- **Dataset content**:
□ □ □ □ □ □ □

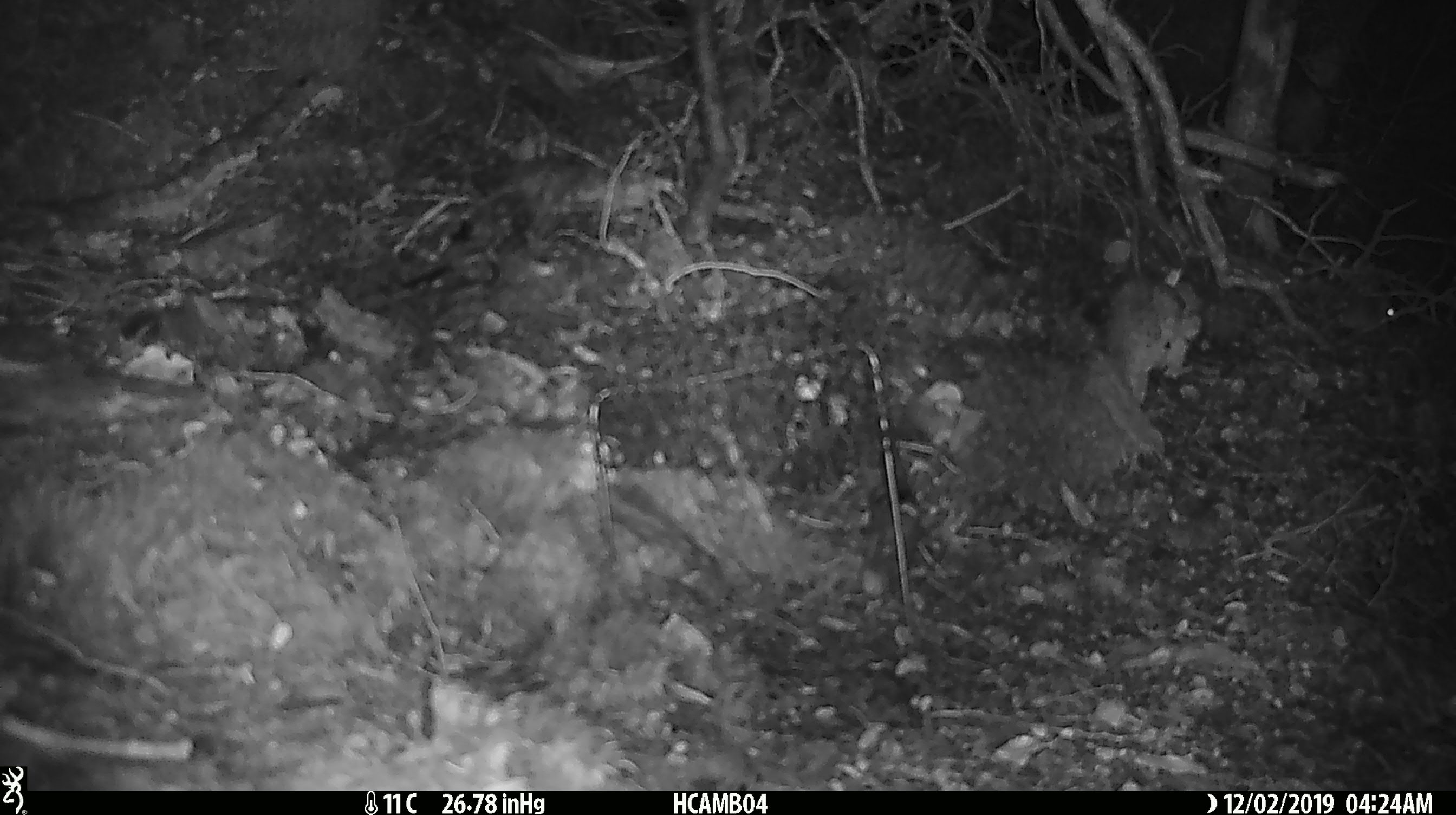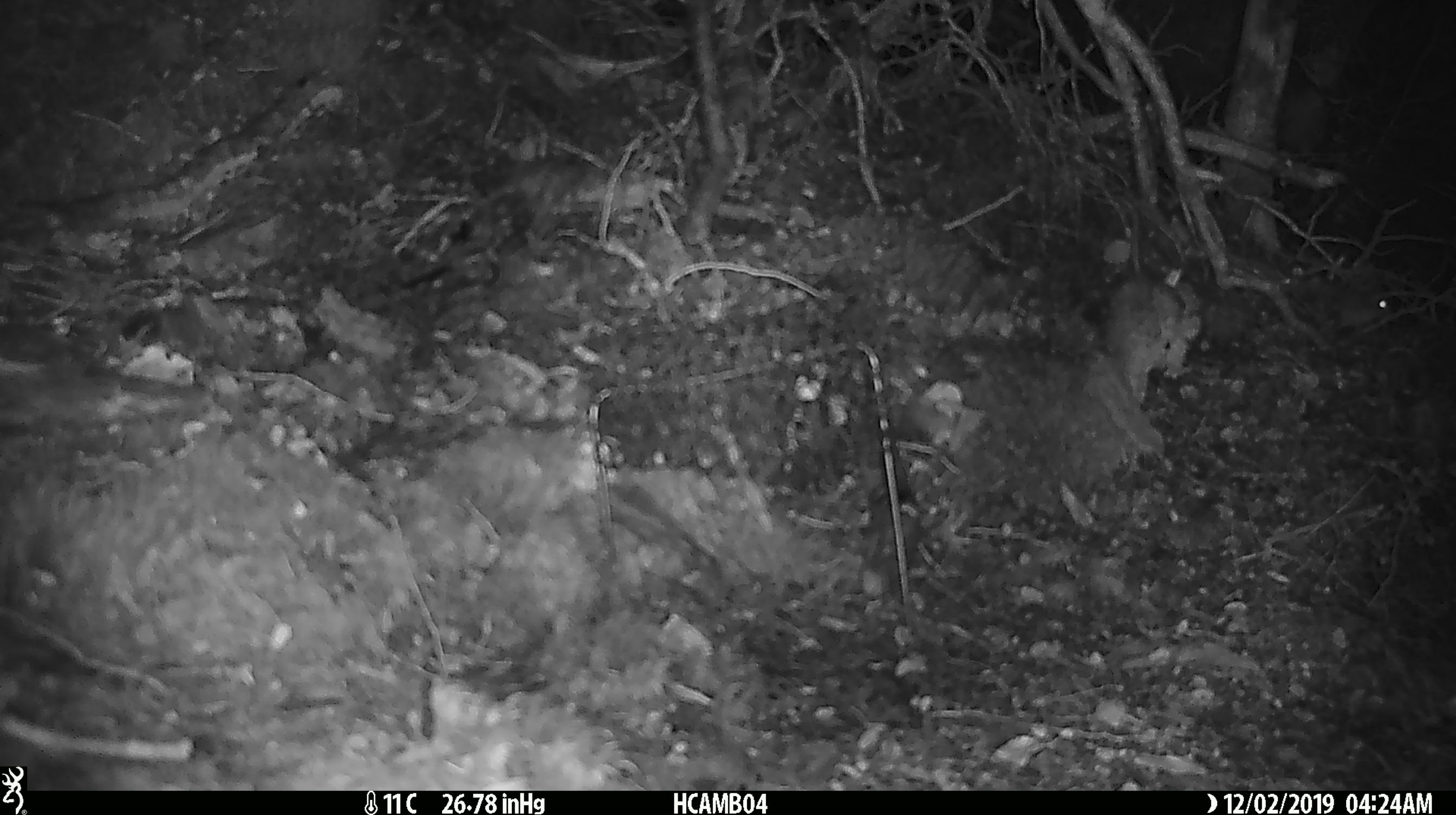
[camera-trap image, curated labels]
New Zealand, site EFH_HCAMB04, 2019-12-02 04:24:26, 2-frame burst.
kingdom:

□ □ □ □ □ □ □

- **Your assignment**:
Return every line above exactly, omitting images.

- **Response to the task**:
[camera-trap image, curated labels]
New Zealand, site EFH_HCAMB04, 2019-12-02 04:24:26, 2-frame burst.
kingdom:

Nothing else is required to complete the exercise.